Sometimes you can tell a lot from the smallest details of a project. The suffix “ly” in the name Earthly, for instance, nods subtly to how this pair of North Carolina noisemakers create music not necessarily of Earth but cobble together fragments from their terrestrial experience into a rough resemblance. The album title may account for the sheer amount of time ex-college roommates Edaan Brook and Brint Hansen have spent together, working through school, hanging out at home, writing songs, or just getting to know each other. You can hear that time in Days — the lifeblood of its tracks is an endless collection of samples that would’ve taken years to assemble, let alone arrange into music — and sense that close friendship, too. Look at the cover: two strange, colorful faces stare blankly, content to simply be in the same place.
But maybe that’s all a bit too serious for music like this, because if nothing else, Days wants to have fun. Earthly finger paints with found sound, plays tag with sequencers, jumps rope with drum machines, seesaws with FX pedals, and pigs out on bubblegum melody. You can imagine sing-songy opener “RGB” as the theme for a CGI “Rugrats” reboot, or “Ice Cream”‘s carnival bounce as a Cartoon Network interlude. One particularly exuberant track is straight-up called “Games”, and though it wastes no time dropping PlayStation samples into its iridescent chords, the music plays like an anthem for indoor kids who discovered their kindred spirits at noise shows and dance parties. Days doesn’t make you feel like a kid so much as it reminds you how great it can be to act like one.

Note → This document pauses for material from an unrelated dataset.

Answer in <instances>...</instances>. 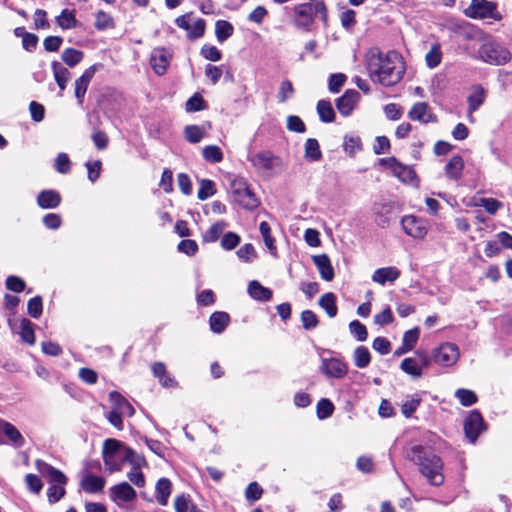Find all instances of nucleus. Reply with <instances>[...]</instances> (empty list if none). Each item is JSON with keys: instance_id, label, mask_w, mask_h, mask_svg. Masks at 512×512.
<instances>
[{"instance_id": "nucleus-17", "label": "nucleus", "mask_w": 512, "mask_h": 512, "mask_svg": "<svg viewBox=\"0 0 512 512\" xmlns=\"http://www.w3.org/2000/svg\"><path fill=\"white\" fill-rule=\"evenodd\" d=\"M359 100L360 94L356 90H347L336 100V108L342 116L347 117L352 113Z\"/></svg>"}, {"instance_id": "nucleus-47", "label": "nucleus", "mask_w": 512, "mask_h": 512, "mask_svg": "<svg viewBox=\"0 0 512 512\" xmlns=\"http://www.w3.org/2000/svg\"><path fill=\"white\" fill-rule=\"evenodd\" d=\"M203 158L210 163H219L223 160V153L216 145H208L203 148Z\"/></svg>"}, {"instance_id": "nucleus-49", "label": "nucleus", "mask_w": 512, "mask_h": 512, "mask_svg": "<svg viewBox=\"0 0 512 512\" xmlns=\"http://www.w3.org/2000/svg\"><path fill=\"white\" fill-rule=\"evenodd\" d=\"M216 193L215 184L209 179H202L200 181V188L197 193V197L200 200H206Z\"/></svg>"}, {"instance_id": "nucleus-36", "label": "nucleus", "mask_w": 512, "mask_h": 512, "mask_svg": "<svg viewBox=\"0 0 512 512\" xmlns=\"http://www.w3.org/2000/svg\"><path fill=\"white\" fill-rule=\"evenodd\" d=\"M319 305L329 317L333 318L337 315L336 297L333 293L328 292L322 295L319 299Z\"/></svg>"}, {"instance_id": "nucleus-37", "label": "nucleus", "mask_w": 512, "mask_h": 512, "mask_svg": "<svg viewBox=\"0 0 512 512\" xmlns=\"http://www.w3.org/2000/svg\"><path fill=\"white\" fill-rule=\"evenodd\" d=\"M317 112L321 121L325 123L333 122L335 119V112L332 104L328 100H320L317 103Z\"/></svg>"}, {"instance_id": "nucleus-8", "label": "nucleus", "mask_w": 512, "mask_h": 512, "mask_svg": "<svg viewBox=\"0 0 512 512\" xmlns=\"http://www.w3.org/2000/svg\"><path fill=\"white\" fill-rule=\"evenodd\" d=\"M136 495L135 489L127 482H121L109 489L110 499L120 508H126L136 499Z\"/></svg>"}, {"instance_id": "nucleus-50", "label": "nucleus", "mask_w": 512, "mask_h": 512, "mask_svg": "<svg viewBox=\"0 0 512 512\" xmlns=\"http://www.w3.org/2000/svg\"><path fill=\"white\" fill-rule=\"evenodd\" d=\"M455 397L463 406H471L477 402V395L469 389L456 390Z\"/></svg>"}, {"instance_id": "nucleus-10", "label": "nucleus", "mask_w": 512, "mask_h": 512, "mask_svg": "<svg viewBox=\"0 0 512 512\" xmlns=\"http://www.w3.org/2000/svg\"><path fill=\"white\" fill-rule=\"evenodd\" d=\"M175 24L187 31V37L191 40L200 38L205 32V21L201 18L192 19L191 14L181 15L176 18Z\"/></svg>"}, {"instance_id": "nucleus-9", "label": "nucleus", "mask_w": 512, "mask_h": 512, "mask_svg": "<svg viewBox=\"0 0 512 512\" xmlns=\"http://www.w3.org/2000/svg\"><path fill=\"white\" fill-rule=\"evenodd\" d=\"M405 234L414 239H423L428 233L427 221L414 215H405L401 219Z\"/></svg>"}, {"instance_id": "nucleus-63", "label": "nucleus", "mask_w": 512, "mask_h": 512, "mask_svg": "<svg viewBox=\"0 0 512 512\" xmlns=\"http://www.w3.org/2000/svg\"><path fill=\"white\" fill-rule=\"evenodd\" d=\"M65 494L64 485L61 484H53L49 487L47 491L48 500L51 503H55L59 501Z\"/></svg>"}, {"instance_id": "nucleus-23", "label": "nucleus", "mask_w": 512, "mask_h": 512, "mask_svg": "<svg viewBox=\"0 0 512 512\" xmlns=\"http://www.w3.org/2000/svg\"><path fill=\"white\" fill-rule=\"evenodd\" d=\"M129 456H131V449L125 447L117 452V454H113L112 456H105L104 464L111 473L114 471H119Z\"/></svg>"}, {"instance_id": "nucleus-64", "label": "nucleus", "mask_w": 512, "mask_h": 512, "mask_svg": "<svg viewBox=\"0 0 512 512\" xmlns=\"http://www.w3.org/2000/svg\"><path fill=\"white\" fill-rule=\"evenodd\" d=\"M240 242V237L233 232L225 234L221 240V247L225 250L234 249Z\"/></svg>"}, {"instance_id": "nucleus-55", "label": "nucleus", "mask_w": 512, "mask_h": 512, "mask_svg": "<svg viewBox=\"0 0 512 512\" xmlns=\"http://www.w3.org/2000/svg\"><path fill=\"white\" fill-rule=\"evenodd\" d=\"M27 310H28V314L32 318H35V319L39 318L41 316L42 310H43L42 298L40 296H35V297L31 298L28 301Z\"/></svg>"}, {"instance_id": "nucleus-57", "label": "nucleus", "mask_w": 512, "mask_h": 512, "mask_svg": "<svg viewBox=\"0 0 512 512\" xmlns=\"http://www.w3.org/2000/svg\"><path fill=\"white\" fill-rule=\"evenodd\" d=\"M54 167L57 172L66 174L71 169V161L66 153H59L55 159Z\"/></svg>"}, {"instance_id": "nucleus-16", "label": "nucleus", "mask_w": 512, "mask_h": 512, "mask_svg": "<svg viewBox=\"0 0 512 512\" xmlns=\"http://www.w3.org/2000/svg\"><path fill=\"white\" fill-rule=\"evenodd\" d=\"M320 370L329 378H343L348 373V366L338 358H329L322 360Z\"/></svg>"}, {"instance_id": "nucleus-21", "label": "nucleus", "mask_w": 512, "mask_h": 512, "mask_svg": "<svg viewBox=\"0 0 512 512\" xmlns=\"http://www.w3.org/2000/svg\"><path fill=\"white\" fill-rule=\"evenodd\" d=\"M393 211V205L390 202H379L373 206V213L375 216V222L378 226L385 228L390 223V214Z\"/></svg>"}, {"instance_id": "nucleus-56", "label": "nucleus", "mask_w": 512, "mask_h": 512, "mask_svg": "<svg viewBox=\"0 0 512 512\" xmlns=\"http://www.w3.org/2000/svg\"><path fill=\"white\" fill-rule=\"evenodd\" d=\"M349 329L351 334L358 340V341H365L367 339L368 333L365 325H363L358 320H354L350 322Z\"/></svg>"}, {"instance_id": "nucleus-25", "label": "nucleus", "mask_w": 512, "mask_h": 512, "mask_svg": "<svg viewBox=\"0 0 512 512\" xmlns=\"http://www.w3.org/2000/svg\"><path fill=\"white\" fill-rule=\"evenodd\" d=\"M0 431L10 440L15 448H21L25 440L19 430L10 422L0 421Z\"/></svg>"}, {"instance_id": "nucleus-28", "label": "nucleus", "mask_w": 512, "mask_h": 512, "mask_svg": "<svg viewBox=\"0 0 512 512\" xmlns=\"http://www.w3.org/2000/svg\"><path fill=\"white\" fill-rule=\"evenodd\" d=\"M109 399L112 403L113 409L119 411L126 417H131L135 410L133 406L118 392L113 391L109 394Z\"/></svg>"}, {"instance_id": "nucleus-27", "label": "nucleus", "mask_w": 512, "mask_h": 512, "mask_svg": "<svg viewBox=\"0 0 512 512\" xmlns=\"http://www.w3.org/2000/svg\"><path fill=\"white\" fill-rule=\"evenodd\" d=\"M61 202L60 194L55 190H43L37 197V204L43 209H53Z\"/></svg>"}, {"instance_id": "nucleus-54", "label": "nucleus", "mask_w": 512, "mask_h": 512, "mask_svg": "<svg viewBox=\"0 0 512 512\" xmlns=\"http://www.w3.org/2000/svg\"><path fill=\"white\" fill-rule=\"evenodd\" d=\"M333 411L334 406L329 399L323 398L317 403V416L319 419L330 417Z\"/></svg>"}, {"instance_id": "nucleus-14", "label": "nucleus", "mask_w": 512, "mask_h": 512, "mask_svg": "<svg viewBox=\"0 0 512 512\" xmlns=\"http://www.w3.org/2000/svg\"><path fill=\"white\" fill-rule=\"evenodd\" d=\"M486 97L487 91L480 84L471 86L470 94L467 97V115L470 122L474 121L472 115L484 103Z\"/></svg>"}, {"instance_id": "nucleus-34", "label": "nucleus", "mask_w": 512, "mask_h": 512, "mask_svg": "<svg viewBox=\"0 0 512 512\" xmlns=\"http://www.w3.org/2000/svg\"><path fill=\"white\" fill-rule=\"evenodd\" d=\"M206 130L204 126L188 125L184 128V137L188 142L196 144L203 139Z\"/></svg>"}, {"instance_id": "nucleus-51", "label": "nucleus", "mask_w": 512, "mask_h": 512, "mask_svg": "<svg viewBox=\"0 0 512 512\" xmlns=\"http://www.w3.org/2000/svg\"><path fill=\"white\" fill-rule=\"evenodd\" d=\"M126 446L116 439H107L103 444L102 457L103 461L105 460V456H112L113 454H117L120 450L125 448Z\"/></svg>"}, {"instance_id": "nucleus-1", "label": "nucleus", "mask_w": 512, "mask_h": 512, "mask_svg": "<svg viewBox=\"0 0 512 512\" xmlns=\"http://www.w3.org/2000/svg\"><path fill=\"white\" fill-rule=\"evenodd\" d=\"M365 64L370 79L383 86L397 84L405 72L402 57L396 51L384 53L372 47L365 54Z\"/></svg>"}, {"instance_id": "nucleus-29", "label": "nucleus", "mask_w": 512, "mask_h": 512, "mask_svg": "<svg viewBox=\"0 0 512 512\" xmlns=\"http://www.w3.org/2000/svg\"><path fill=\"white\" fill-rule=\"evenodd\" d=\"M105 486V479L93 474H86L81 479V487L87 493H97Z\"/></svg>"}, {"instance_id": "nucleus-43", "label": "nucleus", "mask_w": 512, "mask_h": 512, "mask_svg": "<svg viewBox=\"0 0 512 512\" xmlns=\"http://www.w3.org/2000/svg\"><path fill=\"white\" fill-rule=\"evenodd\" d=\"M426 64L429 68L437 67L442 60V51L439 43H434L425 56Z\"/></svg>"}, {"instance_id": "nucleus-2", "label": "nucleus", "mask_w": 512, "mask_h": 512, "mask_svg": "<svg viewBox=\"0 0 512 512\" xmlns=\"http://www.w3.org/2000/svg\"><path fill=\"white\" fill-rule=\"evenodd\" d=\"M409 459L414 462L420 473L426 478L429 484L440 486L444 482L443 462L441 458L422 445H415L410 448Z\"/></svg>"}, {"instance_id": "nucleus-38", "label": "nucleus", "mask_w": 512, "mask_h": 512, "mask_svg": "<svg viewBox=\"0 0 512 512\" xmlns=\"http://www.w3.org/2000/svg\"><path fill=\"white\" fill-rule=\"evenodd\" d=\"M400 368L413 378H420L422 376V366L414 358L408 357L403 359Z\"/></svg>"}, {"instance_id": "nucleus-35", "label": "nucleus", "mask_w": 512, "mask_h": 512, "mask_svg": "<svg viewBox=\"0 0 512 512\" xmlns=\"http://www.w3.org/2000/svg\"><path fill=\"white\" fill-rule=\"evenodd\" d=\"M421 403V398L418 394L407 396L402 404H401V412L406 417L409 418L412 414L417 410Z\"/></svg>"}, {"instance_id": "nucleus-24", "label": "nucleus", "mask_w": 512, "mask_h": 512, "mask_svg": "<svg viewBox=\"0 0 512 512\" xmlns=\"http://www.w3.org/2000/svg\"><path fill=\"white\" fill-rule=\"evenodd\" d=\"M463 169L464 161L459 155L452 156L444 167L445 175L454 181H458L462 177Z\"/></svg>"}, {"instance_id": "nucleus-45", "label": "nucleus", "mask_w": 512, "mask_h": 512, "mask_svg": "<svg viewBox=\"0 0 512 512\" xmlns=\"http://www.w3.org/2000/svg\"><path fill=\"white\" fill-rule=\"evenodd\" d=\"M354 363L358 368H365L369 365L371 356L369 350L364 346H359L353 354Z\"/></svg>"}, {"instance_id": "nucleus-31", "label": "nucleus", "mask_w": 512, "mask_h": 512, "mask_svg": "<svg viewBox=\"0 0 512 512\" xmlns=\"http://www.w3.org/2000/svg\"><path fill=\"white\" fill-rule=\"evenodd\" d=\"M51 68L53 71L54 79L60 88V92H63L71 74L69 70L58 61H53L51 63Z\"/></svg>"}, {"instance_id": "nucleus-22", "label": "nucleus", "mask_w": 512, "mask_h": 512, "mask_svg": "<svg viewBox=\"0 0 512 512\" xmlns=\"http://www.w3.org/2000/svg\"><path fill=\"white\" fill-rule=\"evenodd\" d=\"M400 270L393 266L376 269L372 275V281L385 285L387 282L393 283L400 277Z\"/></svg>"}, {"instance_id": "nucleus-7", "label": "nucleus", "mask_w": 512, "mask_h": 512, "mask_svg": "<svg viewBox=\"0 0 512 512\" xmlns=\"http://www.w3.org/2000/svg\"><path fill=\"white\" fill-rule=\"evenodd\" d=\"M231 191L234 200L243 208L254 209L258 206V199L243 179H234L231 182Z\"/></svg>"}, {"instance_id": "nucleus-12", "label": "nucleus", "mask_w": 512, "mask_h": 512, "mask_svg": "<svg viewBox=\"0 0 512 512\" xmlns=\"http://www.w3.org/2000/svg\"><path fill=\"white\" fill-rule=\"evenodd\" d=\"M172 53L163 47L154 48L150 55V65L153 71L162 76L170 65Z\"/></svg>"}, {"instance_id": "nucleus-44", "label": "nucleus", "mask_w": 512, "mask_h": 512, "mask_svg": "<svg viewBox=\"0 0 512 512\" xmlns=\"http://www.w3.org/2000/svg\"><path fill=\"white\" fill-rule=\"evenodd\" d=\"M226 227V223L224 221H218L214 223L204 234L203 241L207 243L215 242L219 239L220 235L223 233Z\"/></svg>"}, {"instance_id": "nucleus-26", "label": "nucleus", "mask_w": 512, "mask_h": 512, "mask_svg": "<svg viewBox=\"0 0 512 512\" xmlns=\"http://www.w3.org/2000/svg\"><path fill=\"white\" fill-rule=\"evenodd\" d=\"M313 263L317 267L322 279L331 281L334 278V270L331 261L326 254L313 256Z\"/></svg>"}, {"instance_id": "nucleus-48", "label": "nucleus", "mask_w": 512, "mask_h": 512, "mask_svg": "<svg viewBox=\"0 0 512 512\" xmlns=\"http://www.w3.org/2000/svg\"><path fill=\"white\" fill-rule=\"evenodd\" d=\"M419 328H413L411 330H408L404 333L402 344H403V350L404 351H411L414 346L416 345L418 339H419Z\"/></svg>"}, {"instance_id": "nucleus-3", "label": "nucleus", "mask_w": 512, "mask_h": 512, "mask_svg": "<svg viewBox=\"0 0 512 512\" xmlns=\"http://www.w3.org/2000/svg\"><path fill=\"white\" fill-rule=\"evenodd\" d=\"M479 58L490 65L502 66L510 62V50L494 39L485 40L478 50Z\"/></svg>"}, {"instance_id": "nucleus-30", "label": "nucleus", "mask_w": 512, "mask_h": 512, "mask_svg": "<svg viewBox=\"0 0 512 512\" xmlns=\"http://www.w3.org/2000/svg\"><path fill=\"white\" fill-rule=\"evenodd\" d=\"M155 490L157 502L162 506H166L172 491L171 481L164 477L160 478L156 483Z\"/></svg>"}, {"instance_id": "nucleus-52", "label": "nucleus", "mask_w": 512, "mask_h": 512, "mask_svg": "<svg viewBox=\"0 0 512 512\" xmlns=\"http://www.w3.org/2000/svg\"><path fill=\"white\" fill-rule=\"evenodd\" d=\"M57 24L62 29H70L74 27L76 24L74 12L64 9L61 12V14L57 17Z\"/></svg>"}, {"instance_id": "nucleus-46", "label": "nucleus", "mask_w": 512, "mask_h": 512, "mask_svg": "<svg viewBox=\"0 0 512 512\" xmlns=\"http://www.w3.org/2000/svg\"><path fill=\"white\" fill-rule=\"evenodd\" d=\"M20 335L23 341H25L28 344H34L35 342V334L33 329V323L23 318L20 322Z\"/></svg>"}, {"instance_id": "nucleus-4", "label": "nucleus", "mask_w": 512, "mask_h": 512, "mask_svg": "<svg viewBox=\"0 0 512 512\" xmlns=\"http://www.w3.org/2000/svg\"><path fill=\"white\" fill-rule=\"evenodd\" d=\"M295 24L298 27L309 28L317 14L321 19L327 21L326 6L323 1L309 0L307 3L298 4L294 7Z\"/></svg>"}, {"instance_id": "nucleus-32", "label": "nucleus", "mask_w": 512, "mask_h": 512, "mask_svg": "<svg viewBox=\"0 0 512 512\" xmlns=\"http://www.w3.org/2000/svg\"><path fill=\"white\" fill-rule=\"evenodd\" d=\"M249 295L258 301H268L272 297V291L262 286L258 281L253 280L248 285Z\"/></svg>"}, {"instance_id": "nucleus-5", "label": "nucleus", "mask_w": 512, "mask_h": 512, "mask_svg": "<svg viewBox=\"0 0 512 512\" xmlns=\"http://www.w3.org/2000/svg\"><path fill=\"white\" fill-rule=\"evenodd\" d=\"M380 164L391 170L392 174L402 183L413 187L419 186V179L411 166L400 163L395 157L382 158Z\"/></svg>"}, {"instance_id": "nucleus-18", "label": "nucleus", "mask_w": 512, "mask_h": 512, "mask_svg": "<svg viewBox=\"0 0 512 512\" xmlns=\"http://www.w3.org/2000/svg\"><path fill=\"white\" fill-rule=\"evenodd\" d=\"M36 468L39 471V473L45 477L51 485L53 484H61L65 485L67 482L66 476L58 469L54 468L53 466L49 465L48 463L37 460L35 462Z\"/></svg>"}, {"instance_id": "nucleus-53", "label": "nucleus", "mask_w": 512, "mask_h": 512, "mask_svg": "<svg viewBox=\"0 0 512 512\" xmlns=\"http://www.w3.org/2000/svg\"><path fill=\"white\" fill-rule=\"evenodd\" d=\"M185 109L187 112L201 111L206 109V103L204 99L198 93H196L187 100Z\"/></svg>"}, {"instance_id": "nucleus-61", "label": "nucleus", "mask_w": 512, "mask_h": 512, "mask_svg": "<svg viewBox=\"0 0 512 512\" xmlns=\"http://www.w3.org/2000/svg\"><path fill=\"white\" fill-rule=\"evenodd\" d=\"M301 321L303 328L306 330H311L315 328L318 324L317 316L311 310H305L301 313Z\"/></svg>"}, {"instance_id": "nucleus-62", "label": "nucleus", "mask_w": 512, "mask_h": 512, "mask_svg": "<svg viewBox=\"0 0 512 512\" xmlns=\"http://www.w3.org/2000/svg\"><path fill=\"white\" fill-rule=\"evenodd\" d=\"M478 205L484 207L491 215H494L503 206L500 201L494 198H481Z\"/></svg>"}, {"instance_id": "nucleus-41", "label": "nucleus", "mask_w": 512, "mask_h": 512, "mask_svg": "<svg viewBox=\"0 0 512 512\" xmlns=\"http://www.w3.org/2000/svg\"><path fill=\"white\" fill-rule=\"evenodd\" d=\"M233 26L225 20H218L215 24V35L219 42H224L233 34Z\"/></svg>"}, {"instance_id": "nucleus-59", "label": "nucleus", "mask_w": 512, "mask_h": 512, "mask_svg": "<svg viewBox=\"0 0 512 512\" xmlns=\"http://www.w3.org/2000/svg\"><path fill=\"white\" fill-rule=\"evenodd\" d=\"M294 94V88L289 80L282 81L277 94L278 101L283 103Z\"/></svg>"}, {"instance_id": "nucleus-58", "label": "nucleus", "mask_w": 512, "mask_h": 512, "mask_svg": "<svg viewBox=\"0 0 512 512\" xmlns=\"http://www.w3.org/2000/svg\"><path fill=\"white\" fill-rule=\"evenodd\" d=\"M95 27L98 30H105L108 28H112L113 27L112 17L104 11H98L96 13Z\"/></svg>"}, {"instance_id": "nucleus-42", "label": "nucleus", "mask_w": 512, "mask_h": 512, "mask_svg": "<svg viewBox=\"0 0 512 512\" xmlns=\"http://www.w3.org/2000/svg\"><path fill=\"white\" fill-rule=\"evenodd\" d=\"M259 230L261 233V236L263 238V241L265 243V246L270 251L272 255H276V246H275V239L271 235V228L269 224L265 221L261 222L259 225Z\"/></svg>"}, {"instance_id": "nucleus-60", "label": "nucleus", "mask_w": 512, "mask_h": 512, "mask_svg": "<svg viewBox=\"0 0 512 512\" xmlns=\"http://www.w3.org/2000/svg\"><path fill=\"white\" fill-rule=\"evenodd\" d=\"M200 53L205 59L213 62L219 61L222 57L221 51L212 45H204L201 48Z\"/></svg>"}, {"instance_id": "nucleus-19", "label": "nucleus", "mask_w": 512, "mask_h": 512, "mask_svg": "<svg viewBox=\"0 0 512 512\" xmlns=\"http://www.w3.org/2000/svg\"><path fill=\"white\" fill-rule=\"evenodd\" d=\"M496 6L487 0H472L467 15L472 18L493 17Z\"/></svg>"}, {"instance_id": "nucleus-11", "label": "nucleus", "mask_w": 512, "mask_h": 512, "mask_svg": "<svg viewBox=\"0 0 512 512\" xmlns=\"http://www.w3.org/2000/svg\"><path fill=\"white\" fill-rule=\"evenodd\" d=\"M433 358L441 366H452L459 358V349L456 344L444 343L434 351Z\"/></svg>"}, {"instance_id": "nucleus-39", "label": "nucleus", "mask_w": 512, "mask_h": 512, "mask_svg": "<svg viewBox=\"0 0 512 512\" xmlns=\"http://www.w3.org/2000/svg\"><path fill=\"white\" fill-rule=\"evenodd\" d=\"M84 57V53L74 48H67L61 54L62 61L69 67L79 64Z\"/></svg>"}, {"instance_id": "nucleus-33", "label": "nucleus", "mask_w": 512, "mask_h": 512, "mask_svg": "<svg viewBox=\"0 0 512 512\" xmlns=\"http://www.w3.org/2000/svg\"><path fill=\"white\" fill-rule=\"evenodd\" d=\"M210 328L215 333H221L229 323V315L225 312H214L210 316Z\"/></svg>"}, {"instance_id": "nucleus-13", "label": "nucleus", "mask_w": 512, "mask_h": 512, "mask_svg": "<svg viewBox=\"0 0 512 512\" xmlns=\"http://www.w3.org/2000/svg\"><path fill=\"white\" fill-rule=\"evenodd\" d=\"M483 430L484 423L482 415L477 410H473L464 421L465 435L471 443H475Z\"/></svg>"}, {"instance_id": "nucleus-6", "label": "nucleus", "mask_w": 512, "mask_h": 512, "mask_svg": "<svg viewBox=\"0 0 512 512\" xmlns=\"http://www.w3.org/2000/svg\"><path fill=\"white\" fill-rule=\"evenodd\" d=\"M249 161L260 172L271 175L282 169V161L269 151H261L249 157Z\"/></svg>"}, {"instance_id": "nucleus-40", "label": "nucleus", "mask_w": 512, "mask_h": 512, "mask_svg": "<svg viewBox=\"0 0 512 512\" xmlns=\"http://www.w3.org/2000/svg\"><path fill=\"white\" fill-rule=\"evenodd\" d=\"M322 157L319 143L314 138H309L305 142V158L309 161H318Z\"/></svg>"}, {"instance_id": "nucleus-20", "label": "nucleus", "mask_w": 512, "mask_h": 512, "mask_svg": "<svg viewBox=\"0 0 512 512\" xmlns=\"http://www.w3.org/2000/svg\"><path fill=\"white\" fill-rule=\"evenodd\" d=\"M408 117L413 121H419L421 123H430L436 120V117L431 112L426 102L415 103L408 112Z\"/></svg>"}, {"instance_id": "nucleus-15", "label": "nucleus", "mask_w": 512, "mask_h": 512, "mask_svg": "<svg viewBox=\"0 0 512 512\" xmlns=\"http://www.w3.org/2000/svg\"><path fill=\"white\" fill-rule=\"evenodd\" d=\"M102 67L101 64H93L87 68L83 74L75 81V97L79 104L83 103L88 86L94 77L96 71Z\"/></svg>"}]
</instances>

Surrealist as they are, Brook and Hansen frequently dip into the uncanny valley, and it’s where their best ideas are found. Not unlike Oneohtrix Point Never or Holly Herndon, vocals are chopped and pitched into tuneful glossolalia, occasionally allowed to speak in daffy non sequiturs. And it’s often impossible to discern exactly what other sounds Earthly recorded, dismantled, and pieced back together for any given track. Was that a pan flute fluttering in the background of “Honison Climber”? Did they sample a soda commercial for “RGB”? You may want to pick apart the layers, but it’s better to soak in the frenzy; all those moving parts would be nonsense on their own, but together amount to a baffling electronic spectacle.
It’s unlikely you’ll hear another album like Days this year, but it’s not without predecessors. The influence of early aughts psych noise courses through the music, as if it’s a love child conceived during the first Black Dice and Animal Collective tour. But the offspring has grown independently, learning to speak its own language with new slang and more deliberate syntax. The sound resembles fellow audio collagists in places—Javelin’s playful No Mas, early Prefuse 73, Matmos, and the Books are all here. But throughout the record, Brook and Hansen discover new ways to surprise and thrill, making unexpected turns with each consecutive track. Even low-slung drifts and beatless shimmers aren’t off limits in their topsy-turvy digital funhouse. Maybe “balanced noise album” is an oxymoron, but so is “adult playground.” Indeed, Days is both.